On the streets of Liverpool, he watched tank traps built and installed, blocking all roads leading to the nearby docks. “Those tank traps, two-foot-high concrete pyramids, never had to block any actual tanks,” he remembers, "but they were ideal for small boys playing cowboys and Indians.”
He listened to war news on the radio, eavesdropped on adults speaking of the war, and on several occasions had to retreat with his family and neighbors to the nearest bomb shelter.
One crisp spring day his friend John told him about a British ship that had torpedoed and sunk a German submarine. “It was brilliant!” John exclaimed.
Don remained silent. He could think only of the men trapped in that sub sent to the bottom of the sea, the sheer horror of it. “I felt small bubbles of anxiety rising in my chest and, despite the cold, sweat on my brow.”
* * *
Soon after moving from Liverpool to London, Don joined a Boy Scout troop. One of his fellow Scouts had an older sister, and one day she walked into the hall during a Scout meeting. Don couldn't take his eyes off her. “She was the most beautiful girl I'd ever seen.”
Her name was Maureen and she was seventeen, two years older than Don. For the next year he saw her only at Scout fundraising events. Then one day she joined the drama group Don belonged to. He'd recently been given the lead in a Thornton Wilde play, “Our Town.”
“I hadn't been nervous until Maureen showed up,” he says. “Casting appraising looks at her during rehearsal, I repeatedly fumbled my lines.”
Don assumed Maureen barely knew who he was until one day he received an invitation to her birthday party. As soon as he stepped through her front door, she greeted him with a kiss on the cheek. “I'm glad you could come,” she whispered.
As the party was winding down, Maureen took Don by the hand, led him into an empty bedroom, and kissed him on the lips. They began going out. Don was smitten. “Only six months after we began dating, I had it fixed in my mind that no other would be the mother of my children.”
One cold November day they were strolling through King Edwards Park. Don suddenly stopped, took her hand in his and blurted, “Will you marry me?” She stood on her tiptoes and he lifted her off the ground. “Yes,” she said. This time it was no whisper.
* * *
At age sixteen, Don went to work for the British phone service (GPO). He knew he wanted more and eventually came to believe that his ambitions could not be realized in Britain. He applied for and accepted a job in Montreal, Canada.

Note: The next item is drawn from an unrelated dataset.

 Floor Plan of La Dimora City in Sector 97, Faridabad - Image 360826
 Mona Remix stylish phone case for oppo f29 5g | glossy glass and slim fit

Don traveled to Montreal by ship, then sent for Maureen and their two children, David and Rebecca. It was 1956. For the next four years, Don worked as a engineer for the Canadian branch of RCA. For a time, his work demanded that he be on call, ready to drop everything and travel, sometimes hundreds of miles, to repair faulty telephone equipment in the hinterlands of Canada.
One evening, as Don drove home after yet another three-day absence from his family, he had an epiphany. “I realized that my job was putting stress on my family. In the last month I’d missed both children’s birthdays. I was constantly away from home, leaving Maureen to raise the children alone. My kids were growing up without me . . . I was in danger of losing emotional contact with them.”
It was time to look for a new job. This time, in June 1960, he imposed no geographical limitations. He and Maureen had discussed it, and she agreed that if he found a job with better career opportunities in another country, they would relocate.
Don conducted an extensive job search, then applied for the most promising positions. He interviewed for four of them—and received four offers.
The most attractive offer came from a small company in San Francisco. “I knew that the Bay Area was a hotbed of new technologies, and the idea of living and working amidst it all was exciting. San Francisco just sweetened the pot. I'd heard it described as one of the most beautiful cities in the world.”
When I told Maureen, she just smiled. “No more Canadian winters.”